DIRECTIVE >> Reproduce the listing verbatim.

DATA ENTRIES >>
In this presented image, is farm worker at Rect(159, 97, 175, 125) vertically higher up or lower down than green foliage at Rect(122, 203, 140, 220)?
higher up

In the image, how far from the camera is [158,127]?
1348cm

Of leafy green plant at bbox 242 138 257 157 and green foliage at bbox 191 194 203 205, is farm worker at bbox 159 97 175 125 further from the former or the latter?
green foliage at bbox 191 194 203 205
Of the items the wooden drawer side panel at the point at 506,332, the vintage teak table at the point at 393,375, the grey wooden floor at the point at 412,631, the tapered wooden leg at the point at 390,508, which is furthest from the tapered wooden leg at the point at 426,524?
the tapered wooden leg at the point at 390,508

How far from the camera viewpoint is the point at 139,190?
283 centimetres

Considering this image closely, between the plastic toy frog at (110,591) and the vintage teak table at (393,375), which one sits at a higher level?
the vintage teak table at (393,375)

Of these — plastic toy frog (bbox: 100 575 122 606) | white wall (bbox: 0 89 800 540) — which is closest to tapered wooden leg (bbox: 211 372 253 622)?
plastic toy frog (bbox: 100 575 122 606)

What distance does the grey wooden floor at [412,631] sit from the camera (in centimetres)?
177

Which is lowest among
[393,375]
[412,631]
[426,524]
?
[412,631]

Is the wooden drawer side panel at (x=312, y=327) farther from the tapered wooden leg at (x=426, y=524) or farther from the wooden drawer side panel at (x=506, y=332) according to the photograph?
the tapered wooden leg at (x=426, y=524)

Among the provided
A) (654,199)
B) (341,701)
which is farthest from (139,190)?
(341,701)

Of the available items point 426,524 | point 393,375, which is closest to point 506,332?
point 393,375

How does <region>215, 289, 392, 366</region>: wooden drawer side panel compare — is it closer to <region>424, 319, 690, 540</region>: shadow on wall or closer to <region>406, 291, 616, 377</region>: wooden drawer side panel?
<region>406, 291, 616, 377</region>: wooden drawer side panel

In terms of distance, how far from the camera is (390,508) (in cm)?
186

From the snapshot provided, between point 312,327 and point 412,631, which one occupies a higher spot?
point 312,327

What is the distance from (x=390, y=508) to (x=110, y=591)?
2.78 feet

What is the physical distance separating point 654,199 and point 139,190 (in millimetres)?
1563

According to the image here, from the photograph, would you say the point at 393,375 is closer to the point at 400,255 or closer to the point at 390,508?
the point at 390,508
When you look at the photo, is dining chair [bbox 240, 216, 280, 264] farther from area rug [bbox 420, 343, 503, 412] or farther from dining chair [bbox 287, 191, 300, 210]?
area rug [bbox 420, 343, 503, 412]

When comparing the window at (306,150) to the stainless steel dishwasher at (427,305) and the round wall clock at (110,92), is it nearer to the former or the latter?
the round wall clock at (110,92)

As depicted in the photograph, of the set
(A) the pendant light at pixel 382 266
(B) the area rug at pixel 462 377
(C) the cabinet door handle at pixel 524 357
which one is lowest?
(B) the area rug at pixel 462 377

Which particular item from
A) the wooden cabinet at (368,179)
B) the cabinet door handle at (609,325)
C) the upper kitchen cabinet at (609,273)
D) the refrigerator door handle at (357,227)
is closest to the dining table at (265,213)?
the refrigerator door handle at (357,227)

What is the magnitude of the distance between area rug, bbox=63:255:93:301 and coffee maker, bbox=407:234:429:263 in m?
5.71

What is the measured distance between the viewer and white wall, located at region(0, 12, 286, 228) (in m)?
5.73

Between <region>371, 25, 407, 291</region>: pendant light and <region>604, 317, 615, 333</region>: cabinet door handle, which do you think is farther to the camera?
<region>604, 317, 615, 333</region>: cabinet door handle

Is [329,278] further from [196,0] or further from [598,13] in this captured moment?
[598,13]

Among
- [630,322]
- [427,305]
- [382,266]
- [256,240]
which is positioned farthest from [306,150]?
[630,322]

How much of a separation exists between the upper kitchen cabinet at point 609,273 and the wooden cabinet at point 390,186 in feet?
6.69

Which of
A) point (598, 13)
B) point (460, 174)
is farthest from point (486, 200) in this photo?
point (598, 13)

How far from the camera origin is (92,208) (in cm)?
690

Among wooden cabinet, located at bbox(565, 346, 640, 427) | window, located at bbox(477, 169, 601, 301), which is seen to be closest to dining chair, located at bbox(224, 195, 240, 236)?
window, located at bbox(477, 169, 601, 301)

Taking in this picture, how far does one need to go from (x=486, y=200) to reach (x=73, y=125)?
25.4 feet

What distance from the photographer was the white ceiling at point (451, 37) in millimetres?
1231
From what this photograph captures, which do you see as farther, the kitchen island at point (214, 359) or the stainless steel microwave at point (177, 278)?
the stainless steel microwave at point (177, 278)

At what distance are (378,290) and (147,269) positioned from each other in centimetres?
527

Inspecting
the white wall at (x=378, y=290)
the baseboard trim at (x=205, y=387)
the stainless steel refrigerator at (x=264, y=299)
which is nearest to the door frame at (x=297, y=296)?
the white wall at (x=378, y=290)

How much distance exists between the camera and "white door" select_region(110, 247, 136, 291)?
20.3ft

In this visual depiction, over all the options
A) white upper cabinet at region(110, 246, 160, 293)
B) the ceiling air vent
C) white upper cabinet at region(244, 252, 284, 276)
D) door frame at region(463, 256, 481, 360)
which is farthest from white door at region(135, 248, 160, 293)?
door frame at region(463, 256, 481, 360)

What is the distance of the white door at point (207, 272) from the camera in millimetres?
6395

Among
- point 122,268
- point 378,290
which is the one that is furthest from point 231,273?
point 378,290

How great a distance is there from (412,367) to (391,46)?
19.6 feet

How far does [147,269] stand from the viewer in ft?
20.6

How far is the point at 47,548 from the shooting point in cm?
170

RESPONSE >>
In this presented image, is farm worker at Rect(159, 97, 175, 125) vertically higher up or lower down than green foliage at Rect(122, 203, 140, 220)?
higher up

In the image, how far from the camera is [158,127]?
1348cm

Of leafy green plant at bbox 242 138 257 157 and green foliage at bbox 191 194 203 205, is farm worker at bbox 159 97 175 125 further from the former or the latter?
green foliage at bbox 191 194 203 205
Of the items the wooden drawer side panel at the point at 506,332, the vintage teak table at the point at 393,375, the grey wooden floor at the point at 412,631, the tapered wooden leg at the point at 390,508, which is furthest from the tapered wooden leg at the point at 426,524?
the tapered wooden leg at the point at 390,508

How far from the camera viewpoint is the point at 139,190?
283 centimetres

Considering this image closely, between the plastic toy frog at (110,591) and the vintage teak table at (393,375), which one sits at a higher level?
the vintage teak table at (393,375)

Of these — plastic toy frog (bbox: 100 575 122 606) | white wall (bbox: 0 89 800 540) — which is closest to tapered wooden leg (bbox: 211 372 253 622)?
plastic toy frog (bbox: 100 575 122 606)

What distance does the grey wooden floor at [412,631] sit from the camera (in centimetres)?
177

Which is lowest among
[393,375]
[412,631]
[426,524]
?
[412,631]

Is the wooden drawer side panel at (x=312, y=327) farther from the tapered wooden leg at (x=426, y=524) or farther from the wooden drawer side panel at (x=506, y=332) according to the photograph?
the tapered wooden leg at (x=426, y=524)

Among the provided
A) (654,199)
B) (341,701)
which is farthest from (139,190)?
(341,701)

Of the available items point 426,524 | point 393,375, which is closest to point 506,332?
point 393,375

How does <region>215, 289, 392, 366</region>: wooden drawer side panel compare — is it closer to <region>424, 319, 690, 540</region>: shadow on wall or closer to <region>406, 291, 616, 377</region>: wooden drawer side panel?
<region>406, 291, 616, 377</region>: wooden drawer side panel

In terms of distance, how far from the camera is (390,508) (in cm)?
186

From the snapshot provided, between point 312,327 and point 412,631, which one occupies a higher spot?
point 312,327

What is the distance from (x=390, y=508) to (x=110, y=591)?
2.78 feet

What is the physical distance separating point 654,199 and point 139,190 (in millimetres)?
1563

According to the image here, from the photograph, would you say the point at 393,375 is closer to the point at 400,255 or closer to the point at 390,508?
the point at 390,508
When you look at the photo, is dining chair [bbox 240, 216, 280, 264] farther from area rug [bbox 420, 343, 503, 412] or farther from dining chair [bbox 287, 191, 300, 210]?
area rug [bbox 420, 343, 503, 412]

When comparing the window at (306,150) to the stainless steel dishwasher at (427,305) and the round wall clock at (110,92), is it nearer to the former or the latter?
the round wall clock at (110,92)

As depicted in the photograph, of the set
(A) the pendant light at pixel 382 266
(B) the area rug at pixel 462 377
(C) the cabinet door handle at pixel 524 357
which one is lowest?
(B) the area rug at pixel 462 377

Which particular item from
A) the wooden cabinet at (368,179)
B) the cabinet door handle at (609,325)
C) the upper kitchen cabinet at (609,273)
D) the refrigerator door handle at (357,227)
is closest to the dining table at (265,213)?
the refrigerator door handle at (357,227)

What is the magnitude of the distance between area rug, bbox=63:255:93:301 and coffee maker, bbox=407:234:429:263 in m?
5.71

What is the measured distance between the viewer and white wall, located at region(0, 12, 286, 228) (in m)?
5.73

Between <region>371, 25, 407, 291</region>: pendant light and <region>604, 317, 615, 333</region>: cabinet door handle, which do you think is farther to the camera?
<region>604, 317, 615, 333</region>: cabinet door handle

Is [329,278] further from [196,0] or further from [598,13] in this captured moment?
[598,13]

Among
- [630,322]
- [427,305]
- [382,266]
- [256,240]
which is positioned farthest from [306,150]?
[630,322]

How much of a separation exists between the upper kitchen cabinet at point 609,273 and the wooden cabinet at point 390,186 in feet?
6.69

Which of
A) point (598, 13)
B) point (460, 174)
is farthest from point (486, 200) in this photo?
point (598, 13)

How far from the camera origin is (92,208) (in cm)?
690

Among wooden cabinet, located at bbox(565, 346, 640, 427) | window, located at bbox(477, 169, 601, 301), which is seen to be closest to dining chair, located at bbox(224, 195, 240, 236)?
window, located at bbox(477, 169, 601, 301)

Taking in this picture, how far does one need to go from (x=486, y=200) to reach (x=73, y=125)?
25.4 feet

What distance from the photographer was the white ceiling at point (451, 37) in millimetres?
1231
From what this photograph captures, which do you see as farther, the kitchen island at point (214, 359) or the stainless steel microwave at point (177, 278)?
the stainless steel microwave at point (177, 278)

At what distance are (378,290) and (147,269) positioned from each other in centimetres?
527

Inspecting
the white wall at (x=378, y=290)
the baseboard trim at (x=205, y=387)
the stainless steel refrigerator at (x=264, y=299)
which is nearest to the door frame at (x=297, y=296)?
the white wall at (x=378, y=290)

How much distance exists between the camera and "white door" select_region(110, 247, 136, 291)?
20.3ft

In this visual depiction, over all the options
A) white upper cabinet at region(110, 246, 160, 293)
B) the ceiling air vent
C) white upper cabinet at region(244, 252, 284, 276)
D) door frame at region(463, 256, 481, 360)
which is farthest from white door at region(135, 248, 160, 293)?
door frame at region(463, 256, 481, 360)

What is the distance of the white door at point (207, 272) from the camera in millimetres?
6395

Among
- point 122,268
- point 378,290
which is the one that is furthest from point 231,273?
point 378,290

How great a distance is there from (412,367) to (391,46)?
19.6 feet

How far does [147,269] stand from the viewer in ft?
20.6

How far is the point at 47,548 from the shooting point in cm?
170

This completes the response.